会って気持ちを伝えたところで結果は見えていた。落ち込むのは帰ってからでいい。
「アメちゃん…」
「平田さん」
でもこれだけは伝えたかったことがあった。
「ん?」
「朝倉さんに……渡していただけませんか?」
そういってカバンから包みを取り出し、平田に手渡す。
「これ……って?」
「蜂蜜です。朝倉さんのミルクティーに入れてたものなんですけど、実は私の私物なんです。朝倉さんが気に入ってらっしゃったみたいなので、辞める時にお渡ししようと用意していたんです」
「そうなんだ……」
平田は手元の瓶を見つめながらつぶやく。
「もうお会いすることはない………と思いますし、平田さんから渡していただけませんか?」
「わかった」
平田がうなずいてくれるのを見て、杏実はホッとした。
この蜂蜜を朝倉に届けることはできた。今は―――――それで満足だ。帰ってからは……泣いてしまうだろうけど。
「ほかに朝倉に伝えておくことはない?」
平田が真剣な目で見ていた。
敏い平田のことだ。とっくに杏実の気持ちなんてお見通しだったのかもしれない。しかしその言葉は、平田の精一杯の気遣いのように感じてうれしかった。

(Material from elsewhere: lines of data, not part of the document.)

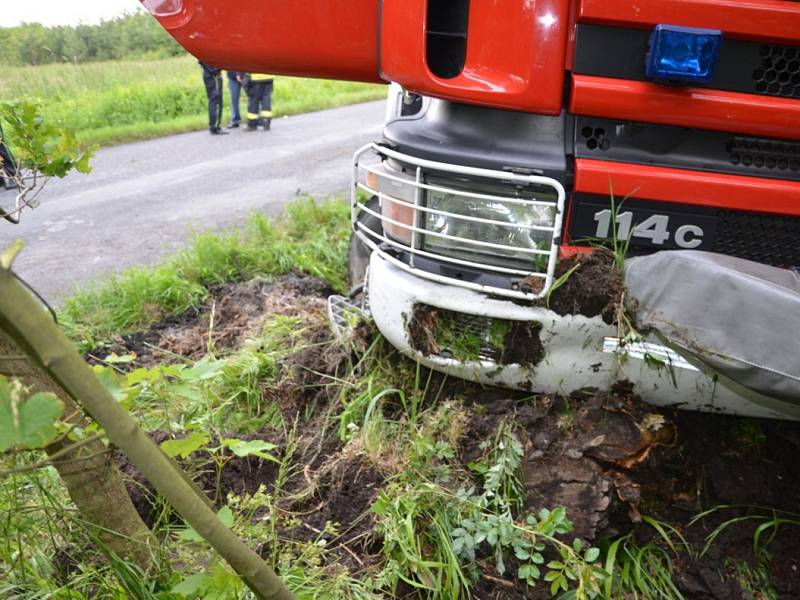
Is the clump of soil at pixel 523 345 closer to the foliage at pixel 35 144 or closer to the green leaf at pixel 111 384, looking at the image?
the green leaf at pixel 111 384

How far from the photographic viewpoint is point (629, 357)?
2.14 metres

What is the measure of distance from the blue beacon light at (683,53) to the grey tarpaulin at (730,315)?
496 millimetres

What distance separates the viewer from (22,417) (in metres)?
1.02

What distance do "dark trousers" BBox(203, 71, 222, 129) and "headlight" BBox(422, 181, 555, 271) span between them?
8.92m

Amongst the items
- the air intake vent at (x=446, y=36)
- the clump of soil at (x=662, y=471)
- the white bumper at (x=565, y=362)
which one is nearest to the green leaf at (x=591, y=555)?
the clump of soil at (x=662, y=471)

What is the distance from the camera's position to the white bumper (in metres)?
2.14

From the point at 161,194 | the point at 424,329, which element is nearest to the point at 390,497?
the point at 424,329

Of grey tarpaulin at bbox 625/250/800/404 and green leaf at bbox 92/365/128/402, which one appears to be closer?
green leaf at bbox 92/365/128/402

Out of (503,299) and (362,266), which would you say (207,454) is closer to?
(503,299)

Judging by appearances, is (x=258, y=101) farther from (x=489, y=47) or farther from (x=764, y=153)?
(x=764, y=153)

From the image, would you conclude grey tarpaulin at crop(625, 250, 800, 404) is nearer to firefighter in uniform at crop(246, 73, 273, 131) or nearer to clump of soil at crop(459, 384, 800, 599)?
clump of soil at crop(459, 384, 800, 599)

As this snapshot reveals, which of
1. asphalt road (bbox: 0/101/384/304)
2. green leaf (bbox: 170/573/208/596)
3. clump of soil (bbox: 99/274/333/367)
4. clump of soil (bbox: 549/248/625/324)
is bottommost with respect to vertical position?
asphalt road (bbox: 0/101/384/304)

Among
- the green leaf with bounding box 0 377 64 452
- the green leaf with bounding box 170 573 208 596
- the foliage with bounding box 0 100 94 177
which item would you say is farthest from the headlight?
the green leaf with bounding box 0 377 64 452

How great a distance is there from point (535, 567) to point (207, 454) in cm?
126
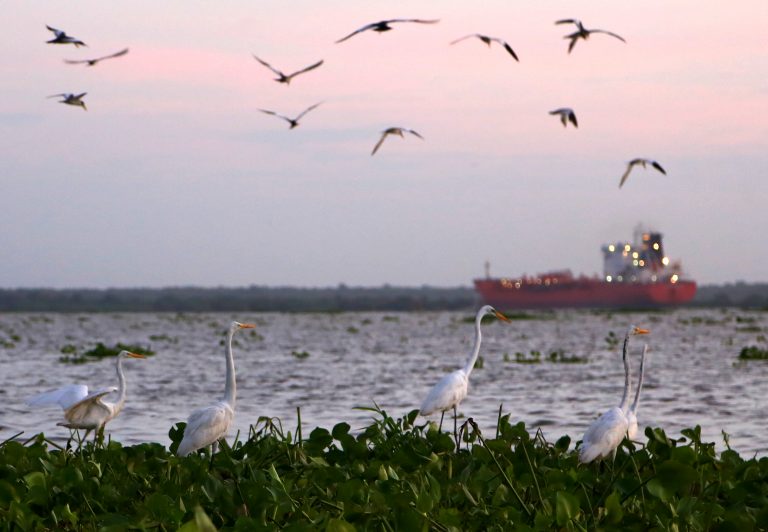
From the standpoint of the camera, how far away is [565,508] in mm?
5781

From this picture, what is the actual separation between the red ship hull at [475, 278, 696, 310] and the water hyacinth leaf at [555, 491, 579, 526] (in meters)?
97.0

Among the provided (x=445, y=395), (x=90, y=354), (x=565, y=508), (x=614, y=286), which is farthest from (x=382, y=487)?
(x=614, y=286)

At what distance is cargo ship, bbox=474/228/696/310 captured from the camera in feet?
332

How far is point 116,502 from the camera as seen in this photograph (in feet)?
23.4

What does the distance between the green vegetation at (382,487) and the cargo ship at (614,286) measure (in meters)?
94.7

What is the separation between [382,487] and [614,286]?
98.0 metres

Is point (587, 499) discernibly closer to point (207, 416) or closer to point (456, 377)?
point (207, 416)

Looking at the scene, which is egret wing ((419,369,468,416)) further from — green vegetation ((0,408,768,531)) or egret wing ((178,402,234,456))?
egret wing ((178,402,234,456))

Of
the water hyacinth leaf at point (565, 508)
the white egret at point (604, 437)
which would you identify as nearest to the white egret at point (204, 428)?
the white egret at point (604, 437)

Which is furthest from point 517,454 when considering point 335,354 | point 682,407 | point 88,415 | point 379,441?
point 335,354

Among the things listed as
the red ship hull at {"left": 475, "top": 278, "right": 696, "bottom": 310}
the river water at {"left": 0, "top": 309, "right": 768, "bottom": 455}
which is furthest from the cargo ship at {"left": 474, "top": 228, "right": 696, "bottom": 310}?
the river water at {"left": 0, "top": 309, "right": 768, "bottom": 455}

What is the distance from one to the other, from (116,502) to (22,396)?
10625mm

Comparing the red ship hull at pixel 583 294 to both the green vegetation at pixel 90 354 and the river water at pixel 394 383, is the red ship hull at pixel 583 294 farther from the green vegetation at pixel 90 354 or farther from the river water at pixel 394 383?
the green vegetation at pixel 90 354

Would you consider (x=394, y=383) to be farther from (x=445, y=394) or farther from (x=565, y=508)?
(x=565, y=508)
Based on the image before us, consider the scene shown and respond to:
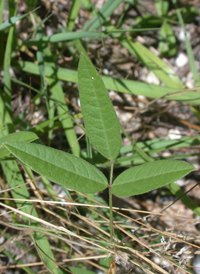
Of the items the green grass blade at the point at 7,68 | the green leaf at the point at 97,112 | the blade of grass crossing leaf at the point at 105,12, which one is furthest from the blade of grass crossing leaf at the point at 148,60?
the green leaf at the point at 97,112

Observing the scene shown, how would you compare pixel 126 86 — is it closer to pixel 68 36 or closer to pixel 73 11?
pixel 68 36

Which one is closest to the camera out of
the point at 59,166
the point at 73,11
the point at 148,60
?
the point at 59,166

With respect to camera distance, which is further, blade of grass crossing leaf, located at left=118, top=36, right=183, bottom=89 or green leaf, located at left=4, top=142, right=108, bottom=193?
blade of grass crossing leaf, located at left=118, top=36, right=183, bottom=89

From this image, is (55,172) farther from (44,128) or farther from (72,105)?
(72,105)

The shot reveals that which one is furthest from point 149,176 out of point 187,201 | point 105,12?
point 105,12

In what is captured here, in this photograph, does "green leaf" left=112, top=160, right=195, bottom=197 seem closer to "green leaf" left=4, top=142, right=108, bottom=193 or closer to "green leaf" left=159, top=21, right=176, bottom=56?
"green leaf" left=4, top=142, right=108, bottom=193

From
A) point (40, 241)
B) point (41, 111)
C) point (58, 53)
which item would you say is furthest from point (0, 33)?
point (40, 241)

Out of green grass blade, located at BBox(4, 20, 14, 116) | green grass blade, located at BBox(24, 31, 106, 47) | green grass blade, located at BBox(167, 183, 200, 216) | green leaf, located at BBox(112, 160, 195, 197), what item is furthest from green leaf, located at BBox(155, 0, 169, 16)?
green leaf, located at BBox(112, 160, 195, 197)

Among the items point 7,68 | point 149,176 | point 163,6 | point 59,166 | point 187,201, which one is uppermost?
point 7,68
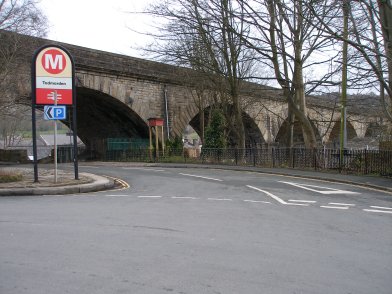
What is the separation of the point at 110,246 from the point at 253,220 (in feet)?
9.50

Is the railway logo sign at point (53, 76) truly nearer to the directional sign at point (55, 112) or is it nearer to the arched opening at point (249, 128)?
the directional sign at point (55, 112)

伝えたいことはたくさんあるはずなのに、何も思いつかなかった。
「いえ……何も。ありがとうございました、とお伝えください」
杏実は笑顔でお礼を言って頭を下げた。
本当に笑顔を作れていたのかはわからないが、今はそうしなければいけないと思った。
しかし顔を上げようとすると自然に涙が溢れてきて、それを見られないよう少しうつむき加減に視線を逸らした。
平田を困らせてはいけない。
「では…」
これ以上長居はできない。別れの挨拶をしようと口を開いた時、平田がその言葉を遮った。
「でも……僕がタダで頼まれると思う?」
「え?」
とっさにびっくりして顔を上げると、平田がニコッと微笑む。
”王子様スマイル”
いつものように意地悪そうに……
「代わりに僕の質問に答えてもらうよ。拒否権は無し」
そう言うと、フッと笑みが消えた。
平田は真剣なまなざしで杏実を見つめていた。
「君は…………―――――
平田から発せられる言葉は、たわいのない質問だった気がする。
でもそれにどんな意味があることなのか、その時の杏実にはわからなかった。